What you need to know
- The Minecraft community has caught wind of a new Java deserialization exploit called BleedingPipe that affects a large number of popular mods.
- Players that install these mods or play on a server that has them installed may be vulnerable to a Remote Code Execution (RCE) attack.
- This type of attack allows bad faith actors to execute code on another person's system, and often results in identity theft.
- Aside from not playing modded Minecraft right now, you can scan and patch your game files with community-developed tools. Server owners should update their mods and install the PipeBlocker mod that attempts to fix the BleedingPipe vulnerability.

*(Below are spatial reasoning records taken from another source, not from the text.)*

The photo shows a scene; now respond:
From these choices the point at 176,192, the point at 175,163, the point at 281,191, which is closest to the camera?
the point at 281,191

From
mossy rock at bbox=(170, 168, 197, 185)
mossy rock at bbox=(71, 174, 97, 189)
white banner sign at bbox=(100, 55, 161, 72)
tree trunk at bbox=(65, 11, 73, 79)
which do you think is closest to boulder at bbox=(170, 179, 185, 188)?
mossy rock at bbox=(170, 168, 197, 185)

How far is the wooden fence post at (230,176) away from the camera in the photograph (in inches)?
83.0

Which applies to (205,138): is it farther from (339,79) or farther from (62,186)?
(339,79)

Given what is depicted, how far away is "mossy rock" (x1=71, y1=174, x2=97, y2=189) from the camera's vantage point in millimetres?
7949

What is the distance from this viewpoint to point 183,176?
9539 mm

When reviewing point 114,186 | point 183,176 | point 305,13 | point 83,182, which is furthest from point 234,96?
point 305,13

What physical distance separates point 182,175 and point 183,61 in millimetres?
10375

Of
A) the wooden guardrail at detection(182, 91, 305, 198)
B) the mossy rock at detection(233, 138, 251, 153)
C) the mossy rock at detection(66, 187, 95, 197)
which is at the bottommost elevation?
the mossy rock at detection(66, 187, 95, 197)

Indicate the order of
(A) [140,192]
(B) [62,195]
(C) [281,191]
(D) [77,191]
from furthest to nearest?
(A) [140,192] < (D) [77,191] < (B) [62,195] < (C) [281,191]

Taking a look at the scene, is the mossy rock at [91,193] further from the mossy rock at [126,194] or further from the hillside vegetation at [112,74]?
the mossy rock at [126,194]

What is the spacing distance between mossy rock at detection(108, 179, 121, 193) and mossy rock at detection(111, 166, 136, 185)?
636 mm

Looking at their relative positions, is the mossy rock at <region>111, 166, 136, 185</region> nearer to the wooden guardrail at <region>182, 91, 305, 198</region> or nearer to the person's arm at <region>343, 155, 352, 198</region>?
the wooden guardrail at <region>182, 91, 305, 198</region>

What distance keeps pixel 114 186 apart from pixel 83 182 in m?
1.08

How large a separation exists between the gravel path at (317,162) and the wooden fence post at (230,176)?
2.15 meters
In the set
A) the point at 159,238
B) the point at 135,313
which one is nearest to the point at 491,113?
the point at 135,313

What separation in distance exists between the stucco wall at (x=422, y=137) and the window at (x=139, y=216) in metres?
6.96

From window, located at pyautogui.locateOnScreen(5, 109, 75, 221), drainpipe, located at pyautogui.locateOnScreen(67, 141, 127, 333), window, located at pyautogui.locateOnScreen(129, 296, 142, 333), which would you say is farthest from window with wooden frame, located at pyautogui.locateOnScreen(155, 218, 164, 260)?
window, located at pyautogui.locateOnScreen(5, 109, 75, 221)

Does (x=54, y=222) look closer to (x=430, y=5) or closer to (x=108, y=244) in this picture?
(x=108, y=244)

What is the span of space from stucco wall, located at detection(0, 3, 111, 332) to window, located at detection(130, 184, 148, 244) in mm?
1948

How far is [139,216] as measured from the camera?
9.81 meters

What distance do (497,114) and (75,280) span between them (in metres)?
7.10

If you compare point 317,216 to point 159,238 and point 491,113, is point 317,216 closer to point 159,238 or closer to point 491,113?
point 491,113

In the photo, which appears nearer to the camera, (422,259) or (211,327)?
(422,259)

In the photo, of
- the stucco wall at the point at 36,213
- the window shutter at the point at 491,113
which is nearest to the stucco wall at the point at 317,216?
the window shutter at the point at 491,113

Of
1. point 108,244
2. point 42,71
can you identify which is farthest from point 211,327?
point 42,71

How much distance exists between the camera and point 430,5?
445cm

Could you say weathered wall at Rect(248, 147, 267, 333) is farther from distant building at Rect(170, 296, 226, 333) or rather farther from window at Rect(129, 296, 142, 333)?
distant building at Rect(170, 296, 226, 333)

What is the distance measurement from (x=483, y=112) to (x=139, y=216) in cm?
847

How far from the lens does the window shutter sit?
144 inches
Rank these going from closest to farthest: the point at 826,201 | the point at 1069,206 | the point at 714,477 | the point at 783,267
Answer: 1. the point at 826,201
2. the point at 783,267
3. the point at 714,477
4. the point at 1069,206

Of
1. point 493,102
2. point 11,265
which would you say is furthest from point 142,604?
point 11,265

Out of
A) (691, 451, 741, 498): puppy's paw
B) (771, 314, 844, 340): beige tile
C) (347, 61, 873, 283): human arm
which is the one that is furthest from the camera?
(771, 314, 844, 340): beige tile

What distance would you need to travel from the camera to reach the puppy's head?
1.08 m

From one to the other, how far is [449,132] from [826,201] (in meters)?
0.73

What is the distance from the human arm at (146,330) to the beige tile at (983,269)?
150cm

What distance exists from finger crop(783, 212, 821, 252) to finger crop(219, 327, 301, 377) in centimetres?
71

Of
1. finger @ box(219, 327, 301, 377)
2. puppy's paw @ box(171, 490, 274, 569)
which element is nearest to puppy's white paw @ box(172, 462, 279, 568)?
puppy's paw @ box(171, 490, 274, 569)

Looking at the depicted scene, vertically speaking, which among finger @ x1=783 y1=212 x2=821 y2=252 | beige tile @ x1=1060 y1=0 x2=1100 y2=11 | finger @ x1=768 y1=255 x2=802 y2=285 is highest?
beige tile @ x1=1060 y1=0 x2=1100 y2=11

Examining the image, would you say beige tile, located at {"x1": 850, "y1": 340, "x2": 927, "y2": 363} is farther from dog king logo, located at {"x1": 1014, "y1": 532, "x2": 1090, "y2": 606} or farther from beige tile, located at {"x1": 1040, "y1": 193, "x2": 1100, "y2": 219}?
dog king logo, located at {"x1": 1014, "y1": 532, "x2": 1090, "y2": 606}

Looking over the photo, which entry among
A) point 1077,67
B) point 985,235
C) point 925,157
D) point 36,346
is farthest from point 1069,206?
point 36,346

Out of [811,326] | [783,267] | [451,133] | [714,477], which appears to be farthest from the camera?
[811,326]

Minecraft Java Edition players and server owners have discovered the rise of a new security vulnerability that can enable bad faith actors to remotely execute code on their computers. This exploit takes advantage of Java deserialization, and if you use one of the many popular mods vulnerable to it or play on a server that has them installed, you may be affected.
The security hole — dubbed "BleedingPipe" by the Minecraft Malware Prevention Alliance (MMPA) community group — works by hooking into Java's ObjectInputStream class that gets used for deserialization. Hackers sneak dangerous code into data sent to a server, which is then read, "deserialized," and converted into a Java object. This code is executed once it passes through this process, and can then be transferred to clients (players) that connect to the affected server.
A wide number of different popular Minecraft mods are vulnerable, including AetherCraft, Immersive Armors, CreativeCore, ttCore, and others. You can look through this comprehensive list of the mods that was compiled by GitHub user dogboy21. Additionally, the MMPA's blog post on the matter lists some other affected mods and explains the exploit in more detail. The video from YouTube channel PwnFunction embedded below also covers how insecure deserialization attacks like this one work.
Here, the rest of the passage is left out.